### DATA EXCERPTS ###
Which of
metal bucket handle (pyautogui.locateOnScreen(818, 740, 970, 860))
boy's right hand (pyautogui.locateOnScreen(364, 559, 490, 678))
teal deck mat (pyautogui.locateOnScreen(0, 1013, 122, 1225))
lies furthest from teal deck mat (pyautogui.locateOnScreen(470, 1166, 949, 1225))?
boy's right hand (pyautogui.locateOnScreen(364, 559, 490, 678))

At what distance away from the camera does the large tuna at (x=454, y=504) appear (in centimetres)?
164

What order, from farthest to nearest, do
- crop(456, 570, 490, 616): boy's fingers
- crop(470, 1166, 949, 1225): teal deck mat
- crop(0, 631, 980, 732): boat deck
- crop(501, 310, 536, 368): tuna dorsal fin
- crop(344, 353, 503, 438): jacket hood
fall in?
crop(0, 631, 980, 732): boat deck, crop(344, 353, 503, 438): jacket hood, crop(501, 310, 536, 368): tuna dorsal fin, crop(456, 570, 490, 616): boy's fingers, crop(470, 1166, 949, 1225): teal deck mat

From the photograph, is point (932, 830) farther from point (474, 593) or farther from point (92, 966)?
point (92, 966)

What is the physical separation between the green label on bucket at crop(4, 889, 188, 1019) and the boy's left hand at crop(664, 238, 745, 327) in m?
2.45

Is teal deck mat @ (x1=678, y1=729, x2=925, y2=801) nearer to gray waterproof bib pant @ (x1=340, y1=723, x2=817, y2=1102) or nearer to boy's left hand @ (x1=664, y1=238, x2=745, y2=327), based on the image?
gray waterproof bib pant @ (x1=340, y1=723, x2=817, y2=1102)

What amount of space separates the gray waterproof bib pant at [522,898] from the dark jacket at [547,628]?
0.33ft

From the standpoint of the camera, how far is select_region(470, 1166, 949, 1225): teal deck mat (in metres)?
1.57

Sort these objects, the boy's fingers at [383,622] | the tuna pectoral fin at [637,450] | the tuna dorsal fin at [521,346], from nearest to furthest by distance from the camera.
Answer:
###
TASK PROMPT
Convert all the entries above into a numbered list with one item per line, omitting the blank lines.

RESPONSE TO THE TASK
1. Which of
2. metal bucket handle (pyautogui.locateOnScreen(818, 740, 970, 860))
3. boy's right hand (pyautogui.locateOnScreen(364, 559, 490, 678))
4. teal deck mat (pyautogui.locateOnScreen(0, 1013, 122, 1225))
5. lies furthest from teal deck mat (pyautogui.locateOnScreen(470, 1166, 949, 1225))?
6. boy's right hand (pyautogui.locateOnScreen(364, 559, 490, 678))
7. At what distance away from the camera does the large tuna at (x=454, y=504) appear (in centimetres)?
8. 164
9. What order, from farthest to nearest, do
10. - crop(456, 570, 490, 616): boy's fingers
11. - crop(470, 1166, 949, 1225): teal deck mat
12. - crop(0, 631, 980, 732): boat deck
13. - crop(501, 310, 536, 368): tuna dorsal fin
14. - crop(344, 353, 503, 438): jacket hood
15. fall in?
16. crop(0, 631, 980, 732): boat deck, crop(344, 353, 503, 438): jacket hood, crop(501, 310, 536, 368): tuna dorsal fin, crop(456, 570, 490, 616): boy's fingers, crop(470, 1166, 949, 1225): teal deck mat
17. From the photograph, is point (932, 830) farther from point (474, 593) or farther from point (92, 966)?
18. point (92, 966)
19. What is the physical separation between the green label on bucket at crop(4, 889, 188, 1019) and the boy's left hand at crop(664, 238, 745, 327) in m?
20. 2.45
21. Is teal deck mat @ (x1=678, y1=729, x2=925, y2=801) nearer to gray waterproof bib pant @ (x1=340, y1=723, x2=817, y2=1102) or nearer to boy's left hand @ (x1=664, y1=238, x2=745, y2=327), based on the image?
22. gray waterproof bib pant @ (x1=340, y1=723, x2=817, y2=1102)
23. What amount of space separates the gray waterproof bib pant at [522,898] from the dark jacket at [547,628]?
24. 0.33ft
25. From the standpoint of the camera, how far is select_region(470, 1166, 949, 1225): teal deck mat (in metres)?
26. 1.57
27. Sort these objects, the boy's fingers at [383,622] | the tuna pectoral fin at [637,450] | the tuna dorsal fin at [521,346], from nearest to furthest by distance from the camera.
28. Answer:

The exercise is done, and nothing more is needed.